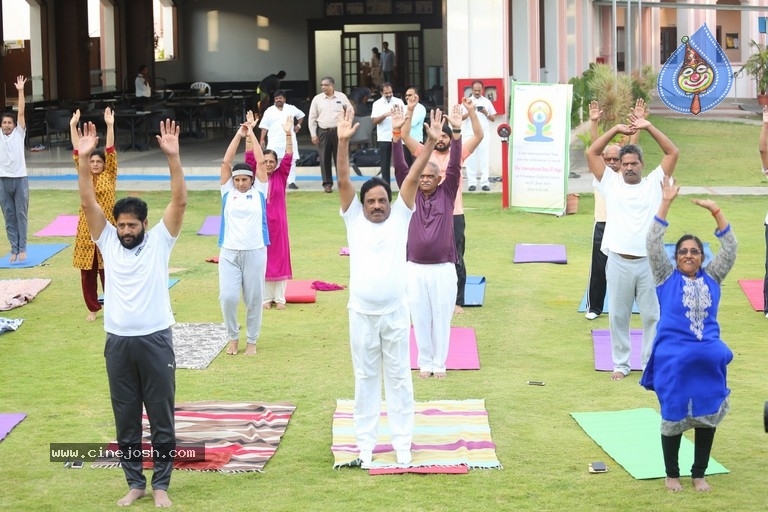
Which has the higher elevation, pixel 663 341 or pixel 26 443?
pixel 663 341

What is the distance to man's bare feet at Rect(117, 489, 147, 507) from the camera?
6.40 metres

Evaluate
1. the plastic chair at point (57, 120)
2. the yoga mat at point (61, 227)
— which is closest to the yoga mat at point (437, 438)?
the yoga mat at point (61, 227)

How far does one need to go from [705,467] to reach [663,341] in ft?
2.33

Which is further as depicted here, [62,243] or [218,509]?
[62,243]

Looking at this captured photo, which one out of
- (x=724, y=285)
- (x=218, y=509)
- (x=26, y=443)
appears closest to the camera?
(x=218, y=509)

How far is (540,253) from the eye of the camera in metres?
14.1

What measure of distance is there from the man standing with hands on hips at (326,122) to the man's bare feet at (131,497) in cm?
1281

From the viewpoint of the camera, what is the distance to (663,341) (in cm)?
654

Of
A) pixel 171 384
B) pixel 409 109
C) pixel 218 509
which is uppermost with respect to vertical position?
pixel 409 109

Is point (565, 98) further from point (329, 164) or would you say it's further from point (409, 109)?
point (409, 109)

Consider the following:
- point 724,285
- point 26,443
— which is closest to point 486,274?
point 724,285

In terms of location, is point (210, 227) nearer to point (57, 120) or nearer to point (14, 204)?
point (14, 204)

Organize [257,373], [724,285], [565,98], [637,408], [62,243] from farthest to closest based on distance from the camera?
[565,98] < [62,243] < [724,285] < [257,373] < [637,408]

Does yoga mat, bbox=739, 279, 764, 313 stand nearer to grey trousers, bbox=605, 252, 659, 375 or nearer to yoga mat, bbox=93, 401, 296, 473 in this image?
grey trousers, bbox=605, 252, 659, 375
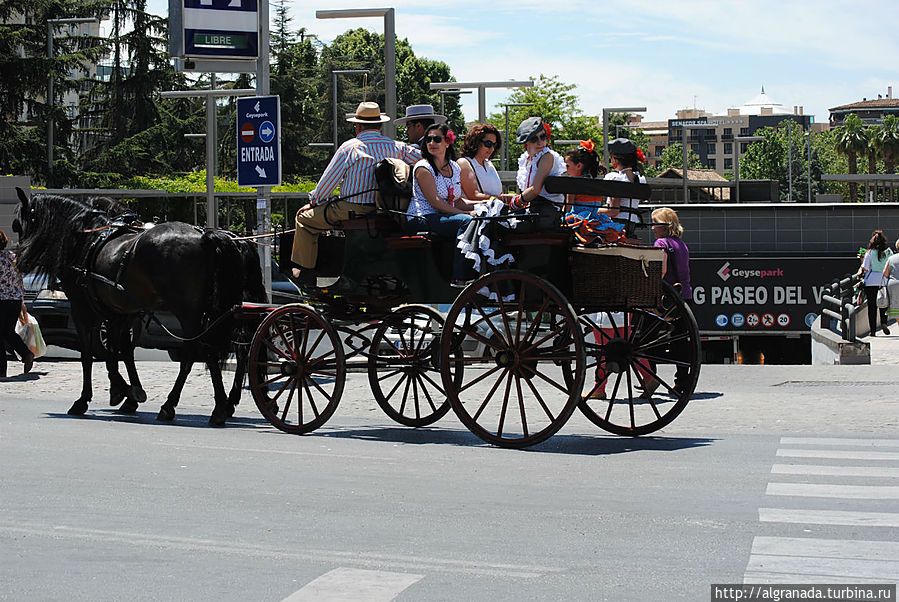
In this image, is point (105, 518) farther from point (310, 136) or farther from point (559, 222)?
point (310, 136)

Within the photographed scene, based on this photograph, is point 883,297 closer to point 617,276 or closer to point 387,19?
point 387,19

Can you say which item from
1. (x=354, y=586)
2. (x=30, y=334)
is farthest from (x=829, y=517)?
(x=30, y=334)

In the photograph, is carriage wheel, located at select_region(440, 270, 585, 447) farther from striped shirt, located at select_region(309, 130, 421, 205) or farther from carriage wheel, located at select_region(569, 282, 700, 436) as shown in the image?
striped shirt, located at select_region(309, 130, 421, 205)

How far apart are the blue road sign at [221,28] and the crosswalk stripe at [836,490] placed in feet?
33.4

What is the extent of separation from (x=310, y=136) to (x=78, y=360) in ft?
214

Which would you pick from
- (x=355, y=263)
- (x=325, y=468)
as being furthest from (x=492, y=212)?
(x=325, y=468)

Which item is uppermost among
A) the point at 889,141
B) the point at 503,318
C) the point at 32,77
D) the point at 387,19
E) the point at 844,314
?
the point at 889,141

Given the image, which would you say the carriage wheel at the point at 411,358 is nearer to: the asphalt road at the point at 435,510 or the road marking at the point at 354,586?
the asphalt road at the point at 435,510

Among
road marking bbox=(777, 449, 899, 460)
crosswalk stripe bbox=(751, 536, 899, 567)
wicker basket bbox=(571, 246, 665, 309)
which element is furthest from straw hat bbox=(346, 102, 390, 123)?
crosswalk stripe bbox=(751, 536, 899, 567)

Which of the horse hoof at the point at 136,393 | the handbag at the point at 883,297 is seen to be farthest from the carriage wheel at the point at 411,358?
the handbag at the point at 883,297

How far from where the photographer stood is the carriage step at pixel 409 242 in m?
10.1

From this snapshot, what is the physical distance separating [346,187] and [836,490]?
451cm

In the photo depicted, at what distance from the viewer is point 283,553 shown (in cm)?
631

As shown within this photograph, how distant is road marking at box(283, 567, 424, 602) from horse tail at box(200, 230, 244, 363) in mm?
5948
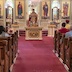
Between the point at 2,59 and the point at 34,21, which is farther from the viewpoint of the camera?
the point at 34,21

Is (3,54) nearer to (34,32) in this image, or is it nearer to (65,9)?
(34,32)

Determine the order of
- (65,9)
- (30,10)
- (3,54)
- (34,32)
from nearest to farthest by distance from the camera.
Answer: (3,54) → (34,32) → (30,10) → (65,9)

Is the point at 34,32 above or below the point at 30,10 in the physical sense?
below

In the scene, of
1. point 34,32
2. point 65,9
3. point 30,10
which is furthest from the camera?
point 65,9

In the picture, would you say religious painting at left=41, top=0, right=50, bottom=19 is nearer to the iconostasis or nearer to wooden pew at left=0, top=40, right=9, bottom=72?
the iconostasis

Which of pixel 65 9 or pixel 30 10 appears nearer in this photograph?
pixel 30 10

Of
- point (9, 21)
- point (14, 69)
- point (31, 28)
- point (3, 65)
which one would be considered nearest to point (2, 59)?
point (3, 65)

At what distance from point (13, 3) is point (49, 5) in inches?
124

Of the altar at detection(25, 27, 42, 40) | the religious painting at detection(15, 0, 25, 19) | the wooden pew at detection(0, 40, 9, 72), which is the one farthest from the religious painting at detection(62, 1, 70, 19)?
the wooden pew at detection(0, 40, 9, 72)

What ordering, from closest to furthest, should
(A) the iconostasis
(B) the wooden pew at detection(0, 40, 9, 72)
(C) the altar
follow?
(B) the wooden pew at detection(0, 40, 9, 72)
(C) the altar
(A) the iconostasis

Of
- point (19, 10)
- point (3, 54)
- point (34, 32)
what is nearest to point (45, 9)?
point (19, 10)

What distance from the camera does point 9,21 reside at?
2103 centimetres

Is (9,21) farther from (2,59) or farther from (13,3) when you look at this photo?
(2,59)

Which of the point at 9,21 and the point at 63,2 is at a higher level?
the point at 63,2
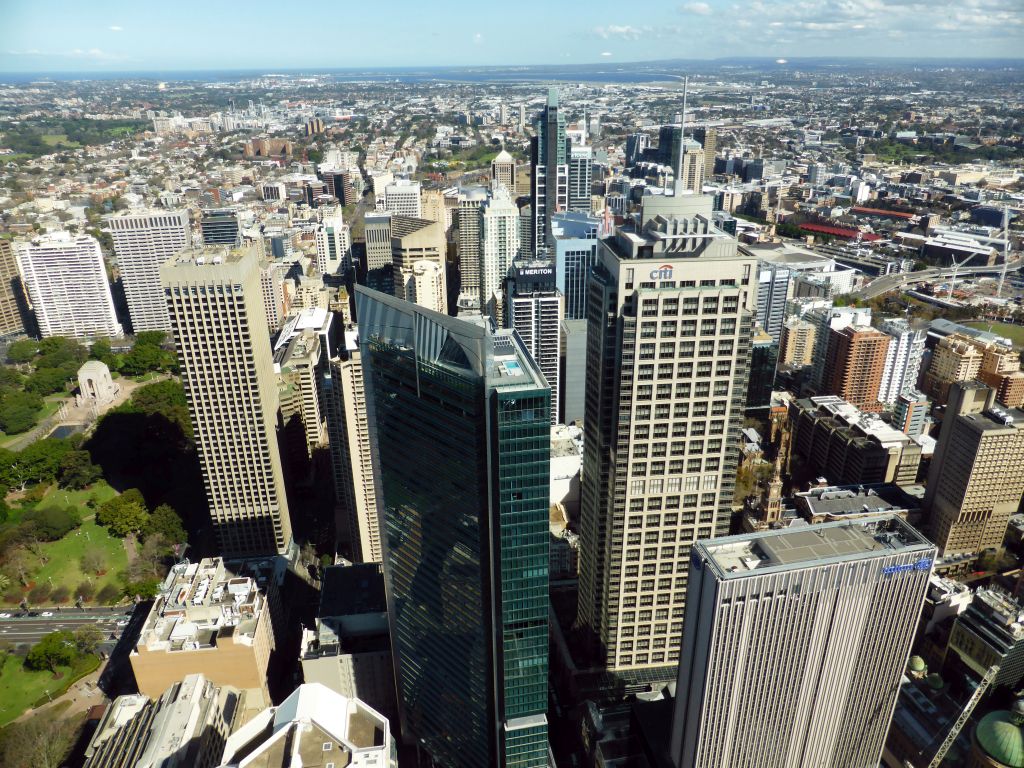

**Written instruction**:
Please copy all the records above word for word, leaving out the pictures.

**Answer for this exercise**:
Which has the higher elevation, pixel 663 341 or pixel 26 443?
pixel 663 341

What is the distance to man's bare feet at Rect(117, 489, 147, 507) from the camera?
6.40 metres

Evaluate
1. the plastic chair at point (57, 120)
2. the yoga mat at point (61, 227)
— which is closest to the yoga mat at point (437, 438)?
the yoga mat at point (61, 227)

How far does one need to go from [705,467] to reach [663,341] in ft?
2.33

Which is further as depicted here, [62,243] or [218,509]?
[62,243]

Looking at this captured photo, which one out of
- (x=724, y=285)
- (x=218, y=509)
- (x=26, y=443)
appears closest to the camera?
(x=218, y=509)

How far is (540,253) from the eye of the camera in metres?
14.1

What measure of distance is there from the man standing with hands on hips at (326,122) to the man's bare feet at (131,497) in cm?
1281

From the viewpoint of the camera, what is the distance to (663,341) (in cm)?
654

Of
A) pixel 171 384
B) pixel 409 109
C) pixel 218 509
which is uppermost with respect to vertical position?
pixel 409 109

Is point (565, 98) further from point (329, 164) or would you say it's further from point (409, 109)?
point (409, 109)

Consider the following:
- point 724,285
- point 26,443
— which is closest to point 486,274?
point 724,285

In terms of location, is point (210, 227) nearer to point (57, 120) or nearer to point (14, 204)?
point (14, 204)

Organize [257,373], [724,285], [565,98], [637,408], [62,243] from farthest to closest based on distance from the camera?
[565,98] < [62,243] < [724,285] < [257,373] < [637,408]

Does yoga mat, bbox=739, 279, 764, 313 stand nearer to grey trousers, bbox=605, 252, 659, 375 or nearer to yoga mat, bbox=93, 401, 296, 473 in this image?
grey trousers, bbox=605, 252, 659, 375
In this image, is point (105, 518) farther from point (310, 136) or farther from point (559, 222)?
point (310, 136)

Within the photographed scene, based on this photograph, is point 883,297 closer to point 617,276 or closer to point 387,19?
point 387,19

Can you say which item from
1. (x=354, y=586)
2. (x=30, y=334)
is farthest from (x=829, y=517)?
(x=30, y=334)

In the photograph, is carriage wheel, located at select_region(440, 270, 585, 447) farther from striped shirt, located at select_region(309, 130, 421, 205) or farther from carriage wheel, located at select_region(569, 282, 700, 436) as shown in the image?
striped shirt, located at select_region(309, 130, 421, 205)

How far apart are the blue road sign at [221,28] and the crosswalk stripe at [836,490] placed in feet?
33.4

What is the extent of separation from (x=310, y=136) to (x=78, y=360) in ft?
214

Which would you pick from
- (x=355, y=263)
- (x=325, y=468)
as being furthest from (x=492, y=212)?
(x=325, y=468)

Which item is uppermost among
A) the point at 889,141
B) the point at 503,318
C) the point at 32,77
D) the point at 387,19
E) the point at 844,314
?
the point at 889,141

Given the image, which would you say the carriage wheel at the point at 411,358 is nearer to: the asphalt road at the point at 435,510 or the road marking at the point at 354,586?
the asphalt road at the point at 435,510

Among
road marking bbox=(777, 449, 899, 460)
crosswalk stripe bbox=(751, 536, 899, 567)
wicker basket bbox=(571, 246, 665, 309)
which element is furthest from straw hat bbox=(346, 102, 390, 123)?
crosswalk stripe bbox=(751, 536, 899, 567)

Which of the horse hoof at the point at 136,393 | the handbag at the point at 883,297 is seen to be farthest from the carriage wheel at the point at 411,358?
the handbag at the point at 883,297

How far from where the photographer stood is the carriage step at pixel 409 242 in m?
10.1

From this snapshot, what is the physical distance separating [346,187] and [836,490]?
451cm

In the photo depicted, at what distance from the viewer is point 283,553 shown (in cm)?
631

As shown within this photograph, how distant is road marking at box(283, 567, 424, 602) from horse tail at box(200, 230, 244, 363) in mm?
5948
Between the point at 2,59 and the point at 34,21, which is farther from the viewpoint of the camera?
the point at 34,21

Is (3,54) nearer to (34,32) in this image, or is it nearer to (65,9)?
(34,32)

Determine the order of
- (65,9)
- (30,10)
- (3,54)
- (34,32)
from nearest to farthest by distance from the camera.
Answer: (3,54) → (34,32) → (30,10) → (65,9)

Is the point at 34,32 above or below the point at 30,10 in the physical sense?
below

In the scene, of
1. point 34,32
2. point 65,9
3. point 30,10
which is furthest from the camera?
point 65,9

In the picture, would you say religious painting at left=41, top=0, right=50, bottom=19 is nearer to the iconostasis or nearer to wooden pew at left=0, top=40, right=9, bottom=72?
the iconostasis

Which of pixel 65 9 or pixel 30 10 appears nearer in this photograph?
pixel 30 10

Of
- point (9, 21)
- point (14, 69)
- point (31, 28)
- point (3, 65)
which one would be considered nearest to point (2, 59)?
point (3, 65)

At what distance from point (13, 3) is point (49, 5) in inches?
124

Of the altar at detection(25, 27, 42, 40) | the religious painting at detection(15, 0, 25, 19) | the wooden pew at detection(0, 40, 9, 72), which is the one farthest from the religious painting at detection(62, 1, 70, 19)?
the wooden pew at detection(0, 40, 9, 72)

What ordering, from closest to furthest, should
(A) the iconostasis
(B) the wooden pew at detection(0, 40, 9, 72)
(C) the altar
follow?
(B) the wooden pew at detection(0, 40, 9, 72)
(C) the altar
(A) the iconostasis

Of
- point (19, 10)
- point (3, 54)
- point (34, 32)
what is nearest to point (45, 9)?
point (19, 10)

What distance from the camera does point 9,21 reside at?
2103 centimetres

Is (9,21) farther from (2,59) or farther from (13,3) when you look at this photo?
(2,59)

Which of the point at 9,21 and the point at 63,2 is at a higher level?
the point at 63,2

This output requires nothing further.